Object field type

JSON documents are hierarchical in nature: the document may contain inner objects which, in turn, may contain inner objects themselves:

  1. PUT my-index-000001/_doc/1
  2. {
  3. "region": "US",
  4. "manager": {
  5. "age": 30,
  6. "name": {
  7. "first": "John",
  8. "last": "Smith"
  9. }
  10. }
  11. }

The outer document is also a JSON object.

It contains an inner object called manager.

Which in turn contains an inner object called name.

Internally, this document is indexed as a simple, flat list of key-value pairs, something like this:

  1. {
  2. "region": "US",
  3. "manager.age": 30,
  4. "manager.name.first": "John",
  5. "manager.name.last": "Smith"
  6. }

An explicit mapping for the above document could look like this:

  1. PUT my-index-000001
  2. {
  3. "mappings": {
  4. "properties": {
  5. "region": {
  6. "type": "keyword"
  7. },
  8. "manager": {
  9. "properties": {
  10. "age": { "type": "integer" },
  11. "name": {
  12. "properties": {
  13. "first": { "type": "text" },
  14. "last": { "type": "text" }
  15. }
  16. }
  17. }
  18. }
  19. }
  20. }
  21. }

Properties in the top-level mappings definition.

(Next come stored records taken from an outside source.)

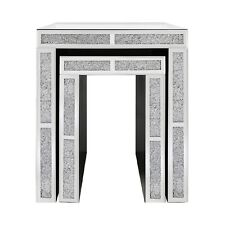 Tuscany Nest of 2 Mirrored Table with Swarovski Crystals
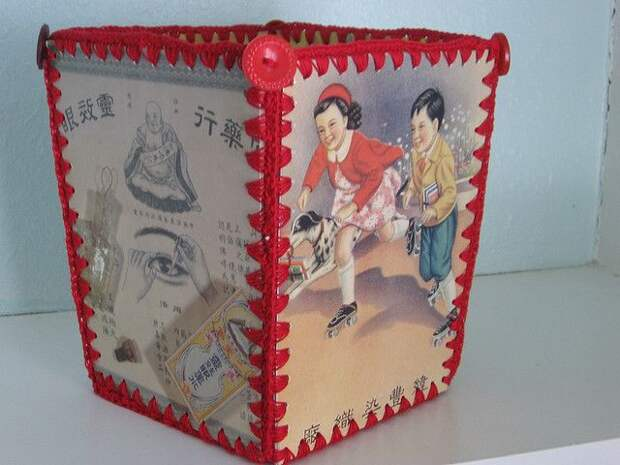 Vintage Greeting Card Baskets - a gallery on Flickr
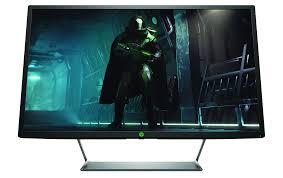 Игровой <b>монитор HP Pavilion</b> 32 HDR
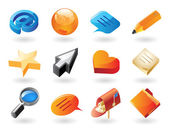 Isometric-style icons for conversation — Stock Vector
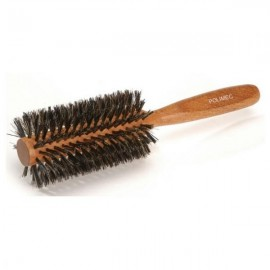 Cepillo cerda filamento Polimec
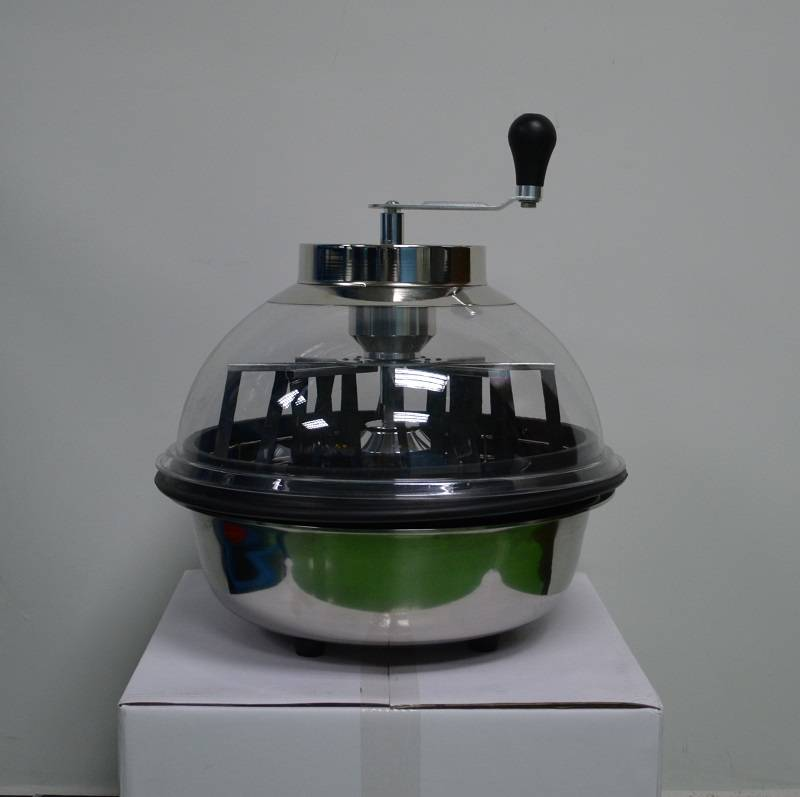 16 inch hydroponics clear hand-driven& motor-driven bowl leaf trimmer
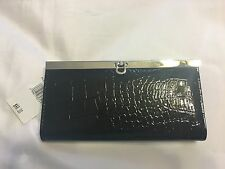 VAN HEUSEN WALLET WITH ORGANIZER BLACK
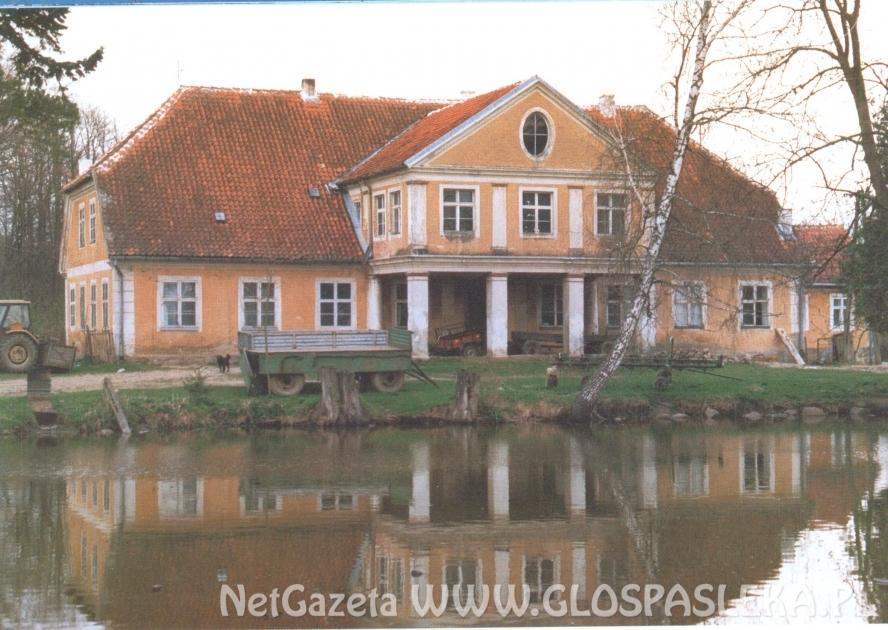Mała wieś Anglity pod Pasłękiem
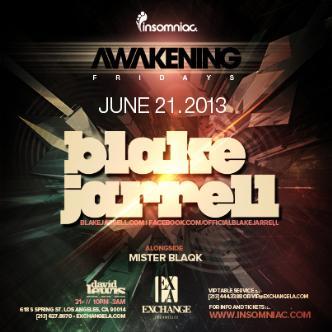 Awakening ft. Blake Jarrell: Main Image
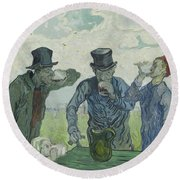 The Drinkers Round Beach Towel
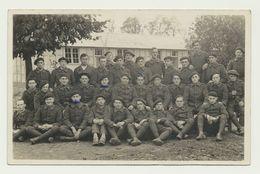 Carte Photo De Soldats éclaireurs Chasseurs Alpins - Militaire - Guerra, Militares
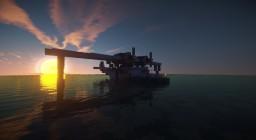 PBY catalina Minecraft Map & Project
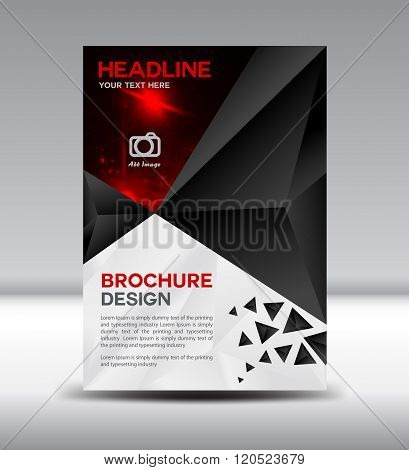 Black Vector Brochure Flyer Magazine And Leaflet Design On Polygon Background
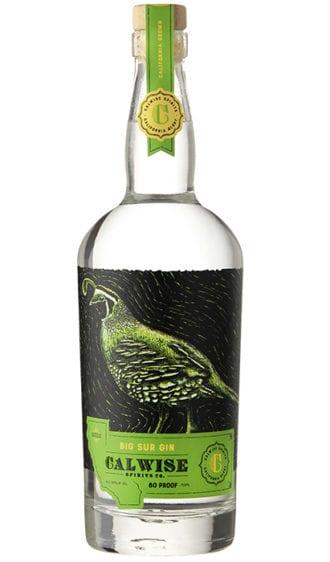 Big Sur Gin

The manager field is an inner object field.

The manager.name field is an inner object field within the manager field.

You are not required to set the field type to object explicitly, as this is the default value.

Parameters for object fields

The following parameters are accepted by object fields:

dynamic

Whether or not new properties should be added dynamically to an existing object. Accepts true (default), false and strict.

enabled

Whether the JSON value given for the object field should be parsed and indexed (true, default) or completely ignored (false).

properties

The fields within the object, which can be of any data type, including object. New properties may be added to an existing object.

If you need to index arrays of objects instead of single objects, read Nested first.